─── Document excerpt ───

Calculation of Filing Fee Tables

S-8

DraftKings Inc.

Table 1: Newly Registered Securities

Security Type

Security Class Title

Fee Calculation Rule

Amount Registered

Proposed Maximum Offering Price Per Unit

Maximum Aggregate Offering Price

Fee Rate

Amount of Registration Fee

1 Equity Class A Common Stock, par value $0.0001 per share, issuable under the DraftKings Inc. 2020 Incentive Award Plan (the "Incentive Plan") Other 90,496,230 $ 33.54 $ 3,035,243,554.20 0.0001531 $ 464,695.79
2 Equity Class A Common Stock, par value $0.0001 per share, issuable under the DraftKings Inc. Employee Stock Purchase Plan (as amended and restated, the "ESPP") Other 14,136,246 $ 33.54 $ 474,129,690.84 0.0001531 $ 72,589.26

Total Offering Amounts:

$ 3,509,373,245.04

$ 537,285.04

Total Fee Offsets:

$ 0.00

Net Fee Due:

$ 537,285.04

Offering Note

1

Note 1.a - Applies to offering lines 1 and 2. Pursuant to Rule 416(a) under the Securities Act of 1933, as amended (the "Securities Act"), the registration statement on Form S-8 (the "Registration Statement") to which this exhibit relates shall also cover any additional shares of Class A common stock, par value $0.0001 per share (the "Class A Common Stock"), of DraftKings Inc. (the "Registrant") that become issuable with respect to the securities identified in the above table by reason of any stock dividend, stock splits, reverse stock splits, recapitalizations, reclassifications, mergers, split-ups, reorganizations, consolidations and other capital adjustments effected without receipt of consideration and that, in each case, increases the number of outstanding shares of Class A Common Stock. Note 1.b - The Amount Registered represents 90,496,230 additional shares of Class A Common Stock issuable pursuant to the "evergreen" provision under the Incentive Plan, consisting of the following annual increases: (i) 19,815,000 shares of Class A Common Stock on January 4, 2021, (ii) 22,537,000 shares of Class A Common Stock on January 3, 2023, (iii) 23,634,874 shares of Class A Common Stock on January 2, 2024 and (iv) 24,509,356 shares of Class A Common Stock on January 2, 2025. The "evergreen" provision in the Incentive Plan provides for an annual increase on the first trading day of each calendar year by a number of shares equal to 5% of the total outstanding shares of Class A Common Stock on the last day of the prior calendar year (subject to a maximum annual increase of 33,000,000 shares); provided, that the Registrant's board of directors may act prior to January 1 of a given year to provide that there will be no such increase in the share reserve for such year or that the increase in the share reserve for such year will be a lesser number of shares than would otherwise occur pursuant to the foregoing. Note 1.c - Applies to offering lines 1 and 2. The Proposed Maximum Offering Price Per Unit is estimated solely for the purpose of calculating the registration fee calculated in accordance with Rules 457(c) and 457(h) of the Securities Act. The aggregate offering price is the average of the high and low prices of the Registrant's Class A Common Stock as reported on the Nasdaq Global Select Market on May 6, 2025.

───

_Instructions_.
(1) Using the DraftKings filing fee table, list every annual increase to the Incentive Plan's share reserve under its "evergreen" provision, with the date and number of shares for each.
(2) Pick up the DraftKings filing fee table after its last sentence and write what comes next.

─── Given information ───

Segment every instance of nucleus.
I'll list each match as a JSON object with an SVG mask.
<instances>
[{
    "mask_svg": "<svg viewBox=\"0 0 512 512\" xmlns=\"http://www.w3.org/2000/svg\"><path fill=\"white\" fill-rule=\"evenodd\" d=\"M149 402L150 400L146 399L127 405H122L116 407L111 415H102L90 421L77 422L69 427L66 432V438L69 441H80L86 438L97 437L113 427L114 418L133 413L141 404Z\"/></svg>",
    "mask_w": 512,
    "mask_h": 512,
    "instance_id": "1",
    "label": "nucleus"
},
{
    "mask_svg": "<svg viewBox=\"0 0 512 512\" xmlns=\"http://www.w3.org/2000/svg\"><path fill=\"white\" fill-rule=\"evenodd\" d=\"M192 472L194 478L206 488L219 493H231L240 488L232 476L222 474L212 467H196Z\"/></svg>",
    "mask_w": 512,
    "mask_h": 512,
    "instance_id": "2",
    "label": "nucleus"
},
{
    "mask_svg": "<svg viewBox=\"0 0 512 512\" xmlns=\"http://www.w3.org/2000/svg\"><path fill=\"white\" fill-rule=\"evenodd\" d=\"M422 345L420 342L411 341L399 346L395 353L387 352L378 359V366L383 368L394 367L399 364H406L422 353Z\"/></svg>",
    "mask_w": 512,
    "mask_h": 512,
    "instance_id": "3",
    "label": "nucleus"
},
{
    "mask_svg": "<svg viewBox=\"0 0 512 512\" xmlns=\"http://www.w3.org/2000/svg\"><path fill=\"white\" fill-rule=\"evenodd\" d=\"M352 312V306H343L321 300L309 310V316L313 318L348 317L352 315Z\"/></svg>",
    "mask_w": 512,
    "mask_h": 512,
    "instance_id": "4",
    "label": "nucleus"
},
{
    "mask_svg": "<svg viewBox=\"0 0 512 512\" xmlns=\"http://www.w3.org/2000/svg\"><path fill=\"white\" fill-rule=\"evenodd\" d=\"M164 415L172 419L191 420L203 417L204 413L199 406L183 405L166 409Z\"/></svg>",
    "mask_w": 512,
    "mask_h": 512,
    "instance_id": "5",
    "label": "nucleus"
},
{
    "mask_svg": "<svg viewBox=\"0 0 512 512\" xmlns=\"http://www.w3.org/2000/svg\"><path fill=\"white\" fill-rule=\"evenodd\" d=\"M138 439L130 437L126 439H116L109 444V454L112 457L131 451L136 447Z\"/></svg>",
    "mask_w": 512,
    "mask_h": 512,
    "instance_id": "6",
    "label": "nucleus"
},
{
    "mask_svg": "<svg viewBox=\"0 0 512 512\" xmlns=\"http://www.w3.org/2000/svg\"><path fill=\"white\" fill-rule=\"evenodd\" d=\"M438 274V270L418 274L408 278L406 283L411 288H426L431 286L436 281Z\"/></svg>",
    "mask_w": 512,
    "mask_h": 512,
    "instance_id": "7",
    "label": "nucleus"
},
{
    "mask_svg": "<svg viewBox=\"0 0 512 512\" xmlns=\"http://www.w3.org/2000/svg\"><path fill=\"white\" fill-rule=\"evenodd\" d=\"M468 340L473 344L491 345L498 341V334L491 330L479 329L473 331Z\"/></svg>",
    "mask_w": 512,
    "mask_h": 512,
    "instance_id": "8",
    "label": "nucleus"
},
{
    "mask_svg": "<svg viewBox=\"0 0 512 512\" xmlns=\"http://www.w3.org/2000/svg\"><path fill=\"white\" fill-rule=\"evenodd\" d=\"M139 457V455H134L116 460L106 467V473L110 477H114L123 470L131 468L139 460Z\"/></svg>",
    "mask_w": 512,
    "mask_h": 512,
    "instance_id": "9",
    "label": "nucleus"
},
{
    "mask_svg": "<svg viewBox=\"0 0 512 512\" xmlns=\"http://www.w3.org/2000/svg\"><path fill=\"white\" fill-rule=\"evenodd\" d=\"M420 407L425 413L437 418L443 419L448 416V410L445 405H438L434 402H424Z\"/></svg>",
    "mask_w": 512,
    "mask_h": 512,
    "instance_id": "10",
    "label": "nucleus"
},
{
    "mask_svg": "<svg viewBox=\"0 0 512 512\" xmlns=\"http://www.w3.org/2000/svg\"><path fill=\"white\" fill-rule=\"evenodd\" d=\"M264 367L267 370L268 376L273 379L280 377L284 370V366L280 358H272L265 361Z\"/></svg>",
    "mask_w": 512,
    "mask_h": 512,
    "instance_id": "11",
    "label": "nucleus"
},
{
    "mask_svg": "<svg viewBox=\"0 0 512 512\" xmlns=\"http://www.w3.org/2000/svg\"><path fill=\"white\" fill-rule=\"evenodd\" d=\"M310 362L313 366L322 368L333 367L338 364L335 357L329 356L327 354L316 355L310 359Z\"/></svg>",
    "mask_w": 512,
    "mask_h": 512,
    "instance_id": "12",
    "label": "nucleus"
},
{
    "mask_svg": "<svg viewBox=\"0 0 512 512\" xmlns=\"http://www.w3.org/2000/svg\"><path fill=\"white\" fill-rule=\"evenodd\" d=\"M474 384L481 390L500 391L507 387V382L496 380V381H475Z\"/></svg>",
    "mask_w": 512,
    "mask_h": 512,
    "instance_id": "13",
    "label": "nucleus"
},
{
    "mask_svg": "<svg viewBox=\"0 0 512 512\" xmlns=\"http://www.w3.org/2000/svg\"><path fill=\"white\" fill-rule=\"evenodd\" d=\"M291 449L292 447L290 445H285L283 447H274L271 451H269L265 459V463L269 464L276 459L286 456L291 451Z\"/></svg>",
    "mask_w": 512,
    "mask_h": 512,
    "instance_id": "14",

───

_Answers by item_.
(1)
- January 4, 2021: 19,815,000 shares of Class A Common Stock
- January 3, 2023: 22,537,000 shares of Class A Common Stock
- January 2, 2024: 23,634,874 shares of Class A Common Stock
- January 2, 2025: 24,509,356 shares of Class A Common Stock

(2)
2

Note 2.a - See Note 1.a above. Note 2.b - The Amount Registered represents 14,136,246 additional shares of Class A Common Stock issuable pursuant to the "evergreen" provision under the ESPP, consisting of the following annual increases: (i) 4,507,400 shares of Class A Common Stock on January 3, 2023, (ii) 4,726,975 shares of Class A Common Stock on January 2, 2024 and (iii) 4,901,871 shares of Class A Common Stock on January 2, 2025. The "evergreen' provision in the ESPP provides for an annual increase on the first trading day of each calendar year by a number of shares equal to 1% of the total number of outstanding shares of Class A Common Stock on the last day of the prior calendar year (subject to a maximum annual increase of 6,600,000 shares); provided, that the Registrant's board of directors may act prior to January 1 of a given year to provide that there will be no such increase in the share reserve for such year or that the increase in the share reserve for such year will be a lesser number of shares than would otherwise occur pursuant to the foregoing. Note 2.c - See Note 1.c above.